### TASKS TO COMPLETE
• a. According to the Commonwealth page, in what year did Mozambique join the Commonwealth?
• b. Reproduce the records starting at the line containing "What is the distance of" and ending at the last line of the records, requests included, with every coordinate and distance in the answers shifted up by 56.

### PAGE

.....

The Commonwealth of Nations is an international association of 56 member states, the vast majority of which are former territories of the British Empire. In 2023, its combined population was 2.5 billion people, making it one of the largest voluntary associations in the world.
When was the Commonwealth of Nations founded and what is the London Declaration?
The Commonwealth was created as the British Commonwealth of Nations through the Balfour Declaration at the 1926 Imperial Conference and formalised by the Statute of Westminster in 1931. The London Declaration of April 1949 is regarded as the beginning of the modern Commonwealth; it allowed India to remain a member as a republic, dropping the requirement to recognise the British monarch as head of state.
Who is the Head of the Commonwealth and is the role hereditary?
Charles III is the Head of the Commonwealth. The position is not hereditary; when the monarch dies, the successor to the crown does not automatically become the new head. Commonwealth leaders agreed in April 2018 that Prince Charles should succeed his mother Elizabeth II, establishing a precedent rather than a rule.
Which countries joined the Commonwealth without ever being part of the British Empire?
Mozambique, a former Portuguese colony, became the first country admitted without any constitutional link to the British Empire when it joined in 1995. Rwanda, a former Belgian and German territory, joined in 2009. In 2022, the former French territories of Togo and Gabon also joined the Commonwealth.
How can a Commonwealth member be suspended or expelled?
Members can be suspended "from the Councils of the Commonwealth" for serious or persistent violations of the Harare Declaration, particularly failures of democratic governance; suspensions are decided by the Commonwealth Ministerial Action Group. No country has ever been formally expelled, though South Africa's reapplication in 1961 was effectively blocked due to opposition to apartheid, and Zimbabwe was suspended in 2002 before withdrawing in 2003.
What are the Commonwealth Games and when did they start?
The Commonwealth Games are a multi-sport event held every four years, started in 1930 in Hamilton, Canada, as the Empire Games. They include standard athletic disciplines alongside sports particularly associated with the Commonwealth, such as netball, squash, and lawn bowls. The 2022 Games were held in Birmingham and the 2026 Games are scheduled for Glasgow.

.....

### DATA EXTRACT
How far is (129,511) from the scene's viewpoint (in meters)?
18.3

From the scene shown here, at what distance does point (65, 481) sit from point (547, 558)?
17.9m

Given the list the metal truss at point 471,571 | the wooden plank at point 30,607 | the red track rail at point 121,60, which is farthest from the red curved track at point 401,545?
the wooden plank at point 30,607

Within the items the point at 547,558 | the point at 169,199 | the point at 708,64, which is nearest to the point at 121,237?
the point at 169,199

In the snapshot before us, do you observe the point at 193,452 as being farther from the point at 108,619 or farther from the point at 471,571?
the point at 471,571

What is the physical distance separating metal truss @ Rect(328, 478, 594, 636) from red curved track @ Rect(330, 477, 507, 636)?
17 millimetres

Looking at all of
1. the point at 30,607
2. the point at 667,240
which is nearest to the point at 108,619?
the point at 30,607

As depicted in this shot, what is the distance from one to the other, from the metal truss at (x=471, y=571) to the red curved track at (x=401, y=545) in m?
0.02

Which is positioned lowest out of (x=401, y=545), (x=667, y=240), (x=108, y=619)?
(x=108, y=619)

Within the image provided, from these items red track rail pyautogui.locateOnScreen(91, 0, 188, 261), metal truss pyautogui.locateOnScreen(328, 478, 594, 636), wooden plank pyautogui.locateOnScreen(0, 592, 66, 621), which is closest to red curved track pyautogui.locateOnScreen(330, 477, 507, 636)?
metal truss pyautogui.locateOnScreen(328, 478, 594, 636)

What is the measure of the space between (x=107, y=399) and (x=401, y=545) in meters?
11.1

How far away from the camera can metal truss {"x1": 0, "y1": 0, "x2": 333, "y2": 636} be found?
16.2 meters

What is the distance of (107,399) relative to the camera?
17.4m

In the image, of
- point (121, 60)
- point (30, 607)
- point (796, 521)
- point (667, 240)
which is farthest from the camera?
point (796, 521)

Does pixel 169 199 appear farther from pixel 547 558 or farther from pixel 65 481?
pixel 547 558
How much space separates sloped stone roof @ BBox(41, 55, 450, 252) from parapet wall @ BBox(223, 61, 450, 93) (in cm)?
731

.....

### ANSWERS TO THE EXERCISE
• a. 1995

• b.
What is the distance of (107,399) relative to the camera?
73.4m

In the image, of
- point (121, 60)
- point (30, 607)
- point (796, 521)
- point (667, 240)
which is farthest from the camera?
point (852, 577)

Does pixel 169 199 appear farther from pixel 547 558 or farther from pixel 65 481?
pixel 603 614
How much space separates sloped stone roof @ BBox(41, 55, 450, 252) from parapet wall @ BBox(223, 61, 450, 93) (in cm)?
787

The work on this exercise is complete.